Kiev’s troops have been using the controversial shells “quite effectively” against Russia, a top White House official says
The US-supplied cluster munitions have already been deployed on the battlefield by Ukraine, White House National Security Council spokesman John Kirby confirmed on Thursday.
The initial assessment from Ukraine indicates the munitions are being used by the Ukrainians against Russia’s troops “quite effectively,” the official said.
The controversial delivery of the cluster munitions was announced by Washington early this month.
The so-called dual-purpose improved conventional munitions (DPICMs) come in the form of standard-caliber NATO 155mm rounds.
President Joe Biden described the decision to deliver cluster munitions to Ukraine as a stopgap measure, insisting the US and its allies were running short on regular munitions in NATO caliber.
Washington admitted it was aware that the munitions posed an increased risk for civilians, but claimed that Kiev had pledged to use them responsibly and steer clear of densely populated areas.
However, the Ukrainian military has a long history of indiscriminately using controversial munitions, ranging from flechette-filled artillery shells to cluster rockets packed with anti-personnel PFM ‘petal’ mines.

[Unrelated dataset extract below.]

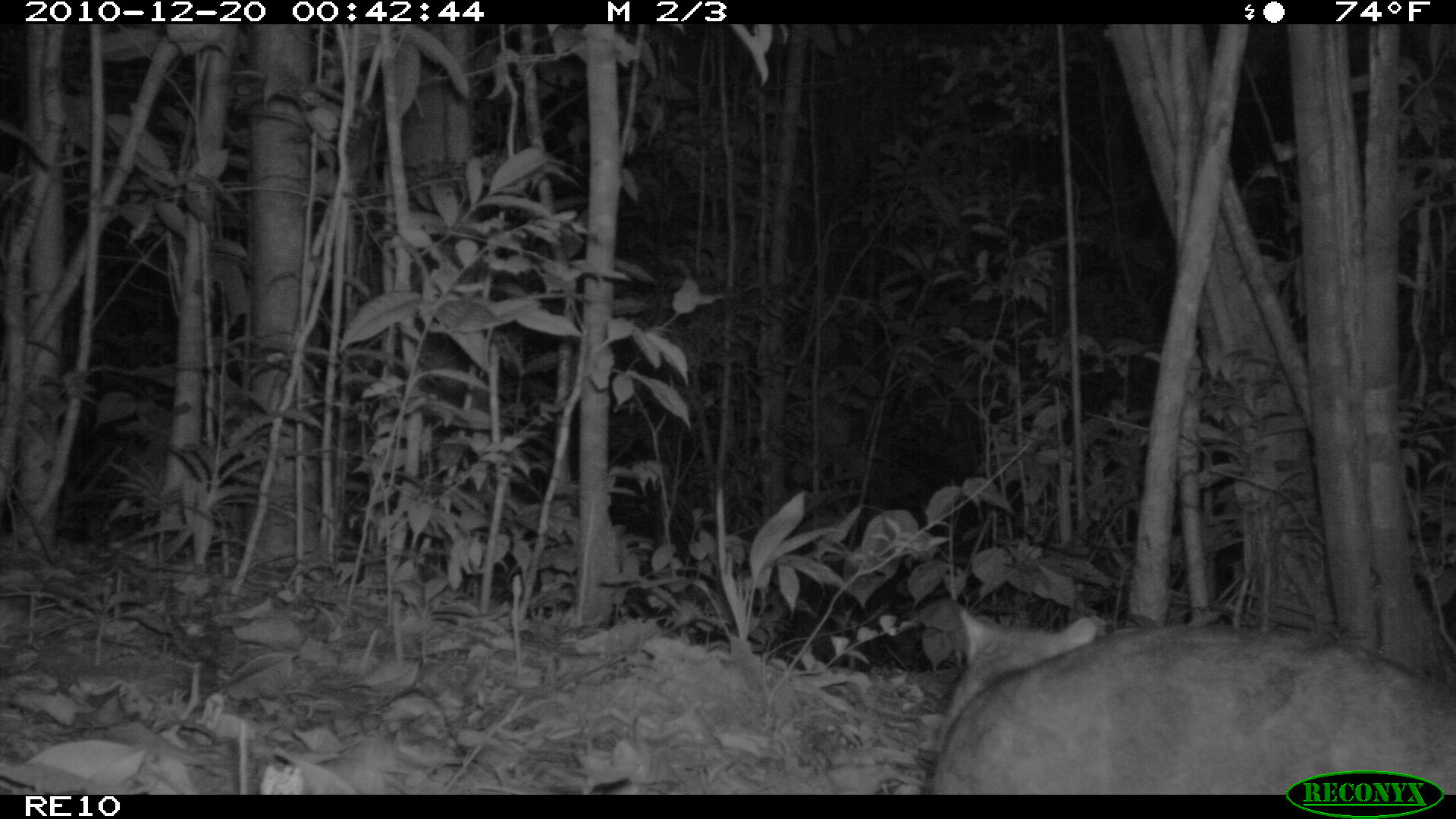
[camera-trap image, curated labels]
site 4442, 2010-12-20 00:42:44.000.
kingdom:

Cluster munitions are banned in more than 100 countries, yet neither Ukraine, the US, nor Russia signed the 2008 Convention on Cluster Munitions (CCM).
Moscow has condemned the decision to supply cluster shells to Kiev, promising to retaliate in kind and freely use its own stockpiles of such munitions.
Washington’s move has been sharply criticized even by its closest allies, including the UK, while the UN raised concerns over the implications for civilians in the use of such munitions.
The main danger posed by munitions of this type stems from their very design – the shells contain multiple bomblets, opening up in the air when fired and releasing these submunitions over a large area.
Apart from direct, indiscriminate damage, these bomblets are prone to being dumped, littering the area, and staying live for years.
To actually deliver the shells to Ukraine, the US had to circumvent its own restrictions, prohibiting the country from exporting weaponry with dud rates of over 1%.
The artillery shells supplied to Kiev are said to have failure rates of at least 2.35%.